Your answer should hold every line of the records below that contains the string "Read".
Records provided Start Marker
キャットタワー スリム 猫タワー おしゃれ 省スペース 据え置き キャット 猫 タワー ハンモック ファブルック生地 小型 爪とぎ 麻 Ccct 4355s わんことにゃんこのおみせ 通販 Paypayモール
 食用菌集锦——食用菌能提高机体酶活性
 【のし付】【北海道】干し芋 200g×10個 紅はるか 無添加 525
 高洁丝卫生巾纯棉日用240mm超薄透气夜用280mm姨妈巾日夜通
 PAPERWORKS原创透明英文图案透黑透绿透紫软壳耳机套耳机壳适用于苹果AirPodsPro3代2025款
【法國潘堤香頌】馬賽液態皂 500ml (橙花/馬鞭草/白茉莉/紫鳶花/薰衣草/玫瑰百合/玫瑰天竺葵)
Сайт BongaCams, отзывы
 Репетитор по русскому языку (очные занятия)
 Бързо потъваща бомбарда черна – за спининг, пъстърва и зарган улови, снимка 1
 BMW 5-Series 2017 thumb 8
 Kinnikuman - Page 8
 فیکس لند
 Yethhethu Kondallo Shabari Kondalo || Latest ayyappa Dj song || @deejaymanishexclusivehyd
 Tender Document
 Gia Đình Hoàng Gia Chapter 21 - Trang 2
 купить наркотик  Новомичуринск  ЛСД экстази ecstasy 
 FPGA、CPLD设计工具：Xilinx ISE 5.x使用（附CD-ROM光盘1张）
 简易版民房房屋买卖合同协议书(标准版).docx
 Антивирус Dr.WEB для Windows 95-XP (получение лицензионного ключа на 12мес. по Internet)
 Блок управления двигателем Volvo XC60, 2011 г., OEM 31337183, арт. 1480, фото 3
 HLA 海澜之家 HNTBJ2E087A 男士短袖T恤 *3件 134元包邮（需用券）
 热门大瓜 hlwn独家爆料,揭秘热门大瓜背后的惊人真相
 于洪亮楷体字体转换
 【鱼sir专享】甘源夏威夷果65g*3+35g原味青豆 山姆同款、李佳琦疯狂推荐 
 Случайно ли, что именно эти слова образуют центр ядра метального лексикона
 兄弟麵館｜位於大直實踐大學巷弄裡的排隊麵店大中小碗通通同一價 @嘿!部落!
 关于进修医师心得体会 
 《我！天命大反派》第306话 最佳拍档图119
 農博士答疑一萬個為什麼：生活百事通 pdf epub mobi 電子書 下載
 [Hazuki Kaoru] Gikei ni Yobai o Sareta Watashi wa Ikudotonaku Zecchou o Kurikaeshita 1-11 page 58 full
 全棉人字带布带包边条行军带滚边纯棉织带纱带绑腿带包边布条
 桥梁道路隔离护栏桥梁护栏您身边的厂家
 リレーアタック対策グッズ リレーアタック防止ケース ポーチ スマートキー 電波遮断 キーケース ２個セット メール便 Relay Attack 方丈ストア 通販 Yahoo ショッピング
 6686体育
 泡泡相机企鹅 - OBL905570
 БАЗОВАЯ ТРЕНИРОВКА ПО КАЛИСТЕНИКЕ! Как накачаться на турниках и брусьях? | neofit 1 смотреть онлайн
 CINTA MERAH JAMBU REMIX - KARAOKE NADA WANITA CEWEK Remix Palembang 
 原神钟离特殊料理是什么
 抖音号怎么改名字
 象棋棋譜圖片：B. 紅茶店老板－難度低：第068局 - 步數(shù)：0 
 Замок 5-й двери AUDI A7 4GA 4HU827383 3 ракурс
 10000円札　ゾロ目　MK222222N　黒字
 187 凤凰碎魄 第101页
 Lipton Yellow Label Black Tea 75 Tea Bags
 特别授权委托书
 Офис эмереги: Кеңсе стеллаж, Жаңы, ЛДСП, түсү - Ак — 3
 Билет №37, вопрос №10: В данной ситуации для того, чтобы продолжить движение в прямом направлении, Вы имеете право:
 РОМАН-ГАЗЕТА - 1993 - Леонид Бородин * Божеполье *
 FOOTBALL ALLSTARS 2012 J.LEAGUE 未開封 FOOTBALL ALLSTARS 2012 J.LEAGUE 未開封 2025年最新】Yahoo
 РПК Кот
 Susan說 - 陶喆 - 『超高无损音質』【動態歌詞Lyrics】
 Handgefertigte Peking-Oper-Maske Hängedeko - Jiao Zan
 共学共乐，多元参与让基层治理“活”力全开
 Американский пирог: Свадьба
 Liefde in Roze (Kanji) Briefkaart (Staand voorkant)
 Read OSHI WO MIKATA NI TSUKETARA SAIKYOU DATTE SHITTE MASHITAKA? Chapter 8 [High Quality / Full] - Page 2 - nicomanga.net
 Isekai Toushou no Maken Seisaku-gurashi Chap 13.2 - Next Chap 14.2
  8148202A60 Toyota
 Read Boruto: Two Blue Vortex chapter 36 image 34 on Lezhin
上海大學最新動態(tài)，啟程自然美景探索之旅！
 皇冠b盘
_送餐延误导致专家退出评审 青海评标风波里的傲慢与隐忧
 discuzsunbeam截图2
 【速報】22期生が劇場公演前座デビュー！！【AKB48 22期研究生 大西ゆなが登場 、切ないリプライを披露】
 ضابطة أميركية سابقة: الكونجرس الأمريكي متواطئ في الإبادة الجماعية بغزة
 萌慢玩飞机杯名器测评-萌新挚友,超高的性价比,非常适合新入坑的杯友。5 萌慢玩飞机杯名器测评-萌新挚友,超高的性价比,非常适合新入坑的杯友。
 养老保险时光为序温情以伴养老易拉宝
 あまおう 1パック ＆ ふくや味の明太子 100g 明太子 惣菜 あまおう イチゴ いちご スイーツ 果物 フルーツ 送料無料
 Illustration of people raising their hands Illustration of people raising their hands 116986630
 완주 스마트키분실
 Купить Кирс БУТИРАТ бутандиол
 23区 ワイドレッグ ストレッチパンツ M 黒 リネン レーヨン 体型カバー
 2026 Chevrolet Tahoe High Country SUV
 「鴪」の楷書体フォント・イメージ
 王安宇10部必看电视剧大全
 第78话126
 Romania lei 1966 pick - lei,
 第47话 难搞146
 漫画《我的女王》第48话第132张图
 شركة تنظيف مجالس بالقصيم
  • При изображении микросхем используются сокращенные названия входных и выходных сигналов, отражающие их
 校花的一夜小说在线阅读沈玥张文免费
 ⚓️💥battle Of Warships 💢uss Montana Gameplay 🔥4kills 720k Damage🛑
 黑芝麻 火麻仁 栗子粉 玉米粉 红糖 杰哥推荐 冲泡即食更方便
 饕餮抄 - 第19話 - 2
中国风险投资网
Records provided End Marker
- [Answer]:
 Read OSHI WO MIKATA NI TSUKETARA SAIKYOU DATTE SHITTE MASHITAKA? Chapter 8 [High Quality / Full] - Page 2 - nicomanga.net
 Read Boruto: Two Blue Vortex chapter 36 image 34 on Lezhin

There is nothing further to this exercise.